Julien Duvivier et le malheur d’être Français

Julien Duvivier et le malheur d’être Français

Duvivier est ce qu’on peut appeler un maître, au sens de Ford, de Lang ou d’Eisenstein. Il maîtrise la lumière, l’espace, les ténèbres comme personne. Personne ne filme mieux que lui l’inquiétude ou l’angoisse, ou la dissuasion. Il peut même filmer la parole de Dieu ; car qui a fait mieux que lui dans Don Camillo ? C’est de tout de même mieux que les Dix commandements, non ? Comme Hawks, il peut toucher tous les genres, et il en sort indemne. Pourtant il n’est que Duvivier.

Il n’est que Duvivier parce qu’il est Français. Ah, le malheur d’être Français quand on n’a pas la psychologie française ! C’est que Duvivier n’est ni Descartes ni Voltaire ni Auguste Comte. Il serait plutôt proche de Nerval (je sais faire la différence avec Féval, merci), de Gautier, ou, avant eux, de Cazotte. On pourrait aussi penser à Nodier, à Borel, aux petits maîtres mineurs du romantisme français qui ouvraient les tiroirs de la pensée française réglée au métronome par le monde bourgeois, l’esprit des lumières et l’administration bonapartiste. Duvivier c’était mieux que cela. C’est un poète tragique et alémanique, une envolée lyrique, une expression mystique et un soupçon de nihilisme chrétien. Et qu’est-ce que notre homme était gentil ! Et modeste avec ça ! Tout en sachant ce qu’il voulait…

 Duvivier était aussi coincé par les années trente et le front populaire : on faisait dans le sozial, à cette époque, et il en fallait des joyeuses équipes, des fraternités ouvrières, et des malheurs de classe, et du sozial, vous dis-je, on est encore en France, le pays de Descartes et Zola, allons bon… L’exception française, j’ai déjà donné. Ceci dit la Belle équipe est un bon film assez prophétique en ce qui concerne les malheurs de la classe ouvrière. Elle aura disparu ici et ailleurs sans laisser de traces. Marx le disait pourtant : la classe révolutionnaire c’est la bourgeoisie cosmopolite.

 J’ai déjà évoqué le merveilleux Marianne de ma jeunesse. Tout y est pour les amateurs comme moi de paganisme forestier, de paysages allemands, de grands châteaux médiévaux, de carton-pâte impérial, de nostalgie des homes d’enfants et d’amours impossibles avec la « blonde aux yeux noirs en ses habits anciens » (tiens, encore Nerval !). Tout y est avec les grands frères mystérieux, l’argentin supérieur, le surhomme d’opérette et les sociétés secrètes pour chenapans ennuyés (les Disparus de Saint-Agil, à côté, c’est d’une laideur…)… et le film n’a pas marché. Grand malheur pour le maître, qui voyait son crépuscule arriver avec les James Dean, Johnny, Sylvie, yéyés, et les Godard chasseurs de petits maîtres poétiques.

[Questions sur la géométrie des scènes]
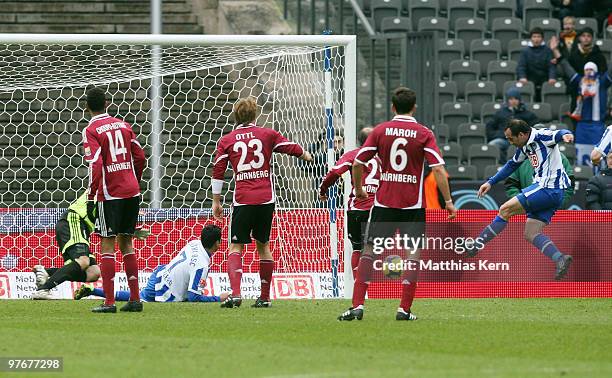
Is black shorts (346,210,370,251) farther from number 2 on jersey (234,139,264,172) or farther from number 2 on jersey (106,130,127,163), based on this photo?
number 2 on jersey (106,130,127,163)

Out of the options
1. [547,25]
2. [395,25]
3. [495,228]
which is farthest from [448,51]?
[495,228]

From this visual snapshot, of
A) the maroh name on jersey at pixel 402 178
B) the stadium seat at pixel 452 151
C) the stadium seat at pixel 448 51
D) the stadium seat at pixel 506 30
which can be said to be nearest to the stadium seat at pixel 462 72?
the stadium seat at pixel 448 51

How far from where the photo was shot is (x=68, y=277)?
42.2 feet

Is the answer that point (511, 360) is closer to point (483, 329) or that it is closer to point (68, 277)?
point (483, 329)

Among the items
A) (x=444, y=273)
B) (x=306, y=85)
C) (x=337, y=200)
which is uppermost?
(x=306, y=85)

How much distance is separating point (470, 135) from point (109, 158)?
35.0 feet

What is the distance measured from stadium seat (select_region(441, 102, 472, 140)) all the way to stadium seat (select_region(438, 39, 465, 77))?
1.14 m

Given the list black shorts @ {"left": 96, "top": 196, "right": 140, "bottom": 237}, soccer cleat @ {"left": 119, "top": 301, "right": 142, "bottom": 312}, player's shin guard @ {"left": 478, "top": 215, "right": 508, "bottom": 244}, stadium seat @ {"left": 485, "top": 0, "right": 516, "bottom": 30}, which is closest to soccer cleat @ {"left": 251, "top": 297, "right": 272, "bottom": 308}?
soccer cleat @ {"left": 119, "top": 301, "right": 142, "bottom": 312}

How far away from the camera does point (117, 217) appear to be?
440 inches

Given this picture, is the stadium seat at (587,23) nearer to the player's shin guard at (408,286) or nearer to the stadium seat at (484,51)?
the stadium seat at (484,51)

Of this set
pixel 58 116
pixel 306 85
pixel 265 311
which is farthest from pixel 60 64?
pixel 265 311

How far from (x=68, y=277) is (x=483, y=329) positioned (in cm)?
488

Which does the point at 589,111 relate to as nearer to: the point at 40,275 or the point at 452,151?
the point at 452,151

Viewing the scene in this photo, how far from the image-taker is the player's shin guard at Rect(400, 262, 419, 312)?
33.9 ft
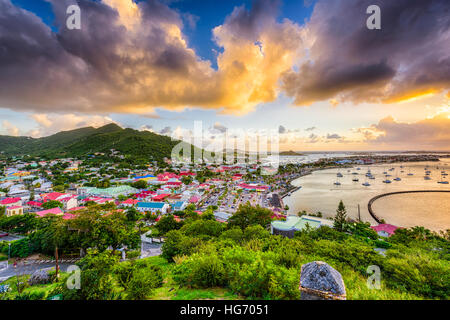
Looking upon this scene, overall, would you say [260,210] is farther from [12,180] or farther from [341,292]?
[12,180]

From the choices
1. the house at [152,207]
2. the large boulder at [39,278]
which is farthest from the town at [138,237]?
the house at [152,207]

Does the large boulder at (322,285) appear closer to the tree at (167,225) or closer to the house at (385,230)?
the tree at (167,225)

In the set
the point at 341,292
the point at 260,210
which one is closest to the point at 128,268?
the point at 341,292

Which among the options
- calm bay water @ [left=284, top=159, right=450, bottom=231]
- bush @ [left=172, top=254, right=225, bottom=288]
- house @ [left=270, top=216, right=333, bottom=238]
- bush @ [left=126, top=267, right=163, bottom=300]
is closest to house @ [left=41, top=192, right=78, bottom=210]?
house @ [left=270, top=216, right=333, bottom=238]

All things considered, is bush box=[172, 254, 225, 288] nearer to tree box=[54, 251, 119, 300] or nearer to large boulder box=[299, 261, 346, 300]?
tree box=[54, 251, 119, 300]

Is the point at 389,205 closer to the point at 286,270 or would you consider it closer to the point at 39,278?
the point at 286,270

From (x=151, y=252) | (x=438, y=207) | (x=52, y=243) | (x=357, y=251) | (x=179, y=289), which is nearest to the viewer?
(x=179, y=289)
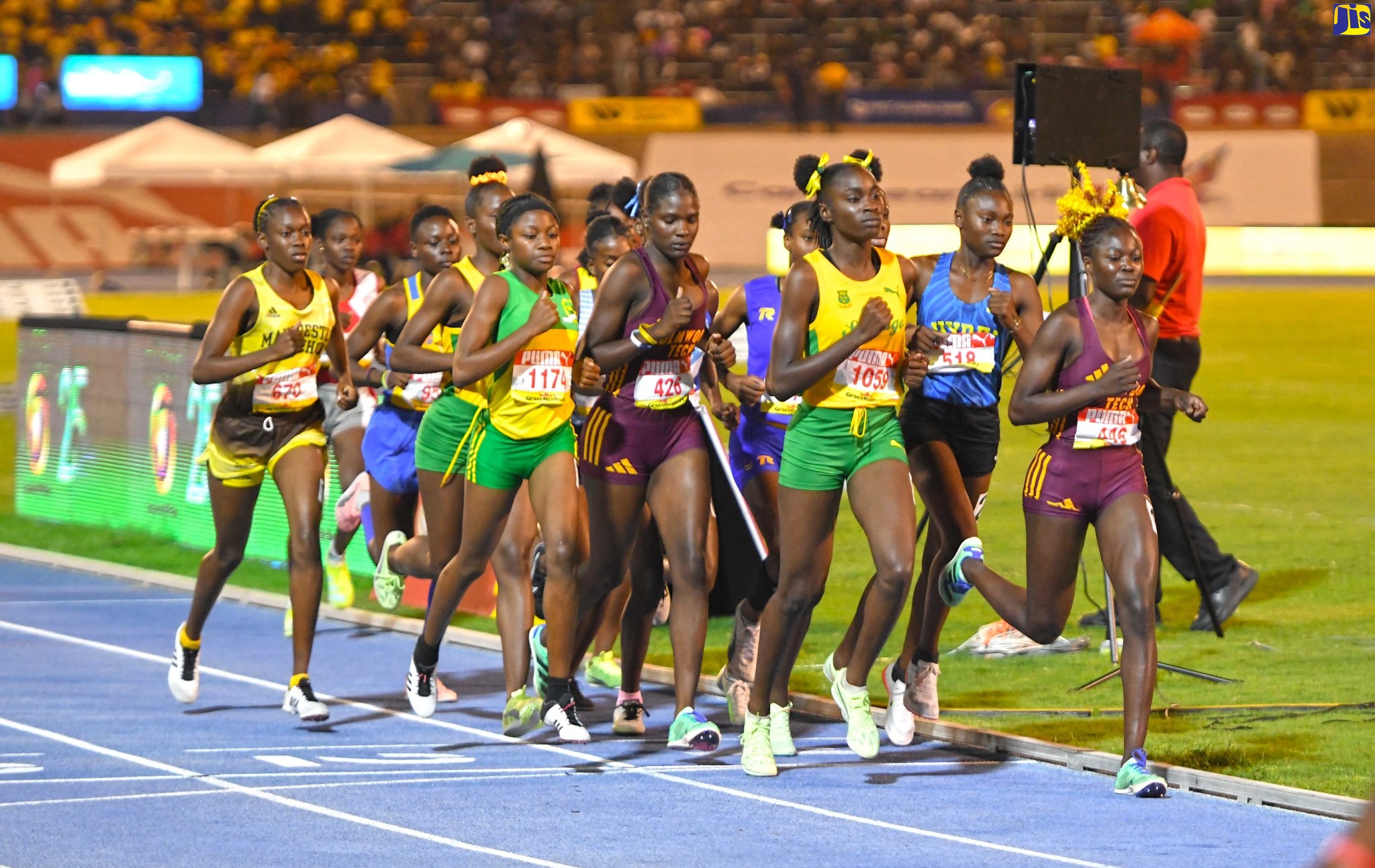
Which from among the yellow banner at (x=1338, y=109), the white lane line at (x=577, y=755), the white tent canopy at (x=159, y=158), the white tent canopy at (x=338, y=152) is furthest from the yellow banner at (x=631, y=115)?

▶ **Consigne 1**
Recopiez les entrées depuis la ligne qui contient « Does the large » jusqu'à la fin des entrées, ces deux bornes comprises, en laissant les images de côté.
▶ **Consigne 2**
Rédigez la suite du texte sur Julien Duvivier à partir de sa dernière phrase.
Les entrées n'ont aucun lien avec le texte sur Julien Duvivier.

▶ **Réponse 1**
Does the large boulder at (322,285) appear closer to the tree at (167,225) or closer to the house at (385,230)?
the tree at (167,225)

In the set
the point at 341,292
the point at 260,210
which one is closest to the point at 128,268?
the point at 341,292

Which among the options
- calm bay water @ [left=284, top=159, right=450, bottom=231]
- bush @ [left=172, top=254, right=225, bottom=288]
- house @ [left=270, top=216, right=333, bottom=238]
- bush @ [left=126, top=267, right=163, bottom=300]
is closest to house @ [left=41, top=192, right=78, bottom=210]?
house @ [left=270, top=216, right=333, bottom=238]

All things considered, is bush box=[172, 254, 225, 288] nearer to tree box=[54, 251, 119, 300] or nearer to large boulder box=[299, 261, 346, 300]?
tree box=[54, 251, 119, 300]

Is the point at 389,205 closer to the point at 286,270 or would you consider it closer to the point at 39,278?
the point at 286,270

From (x=151, y=252) | (x=438, y=207) | (x=52, y=243) | (x=357, y=251) | (x=179, y=289), which is nearest to the viewer?
(x=179, y=289)
Which from among the yellow banner at (x=1338, y=109), the white lane line at (x=577, y=755), the white tent canopy at (x=159, y=158), the white tent canopy at (x=338, y=152) is furthest from the yellow banner at (x=631, y=115)?

▶ **Réponse 2**
 J’ai aussi évoqué (décidément j’y tiens à Duvivier, quel beau nom tout de même, et je ne m’en rendais même pas compte !) Pépé le moko, où la casbah algéroise tient le rôle platonicien du monde charnel où nous sommes englués, et le bateau, et la nef… ce film splendide est purement allégorique. L’allégorie a mauvaise presse, que la mauvaise presse aille se faire voir ! Le jeu avec les bijoux, avec le beau visage d’Heidi Lamar, avec le grillage final, tout est sensationnel. Tout le cinéma de Duvivier est gothique et chrétien, voyez même Don Camillo dans cette optique, lorsque notre homme n’est pas tenu par Descartes et par Zola, il est le génie médiéval français ressuscité et célébré.

 Un chef d’œuvre absolu est bien sûr la Charrette fantôme. Les acteurs français sont là, et les plus grands : Fresnay, Jouvet, Annabella, Le Vigan, l’ami de Céline mort en Argentine (il vécut à Tandil ; à Tandil, dans une sierra de la pampa, un phénomène magnétique permet aux voitures de remonter immobiles : c’est là qu’il vivait, le grand cœur). Mais le sujet n’est pas français, ni l’univers : on est dans le gothique suédois, et dans le chorus germanique, on est dans l’expressionnisme savant et dans la pleurnicherie niaise et sympa de l’armée du salut. Libéré de la France (cela fait du bien parfois, croyez-moi), Duvivier ne se surpasse pas mais il s’égale. On s’agite sur les toits, on fuit de l’hôpital (sensationnel Jouvet), on refuse l’aumône et l’amour, on accepte la mort (ô cette belle Annabella !), on sublime la misère, les taudis et les planches, on rêve et on crève à la fois. Le cinéma, cette armée du salut, se permet parfois de soulager nos misères quand il reprend son souffle dans l’inspiration médiévale.

 Rien n’est plus maîtrisé, sinon, que le cinéma de Duvivier. Voyez les ombres et le brouillard dans Marianne. Le bouillon de verdure allemand Wim Wenders avait déclaré une fois à Cannes que le cinéma devait améliorer les images pour améliorer le monde. Le benêt était loin de Lang et de Duvivier, mais il était prêt en esprit de ce qu’il faut dire.

 Encore un mot : Orson Welles, toujours lui, francophone et politiquement incorrect en diable à partir des années 60 (il adore l’Espagne franquiste, il renie la démocratie moderne, il célèbre la tradition), répète encore et encore que la France a deux maîtres, Pagnol et Duvivier.

 Mais voyez et revoyez la charrette fantôme ; car aucun film ne vous préparera aussi bien à la mort.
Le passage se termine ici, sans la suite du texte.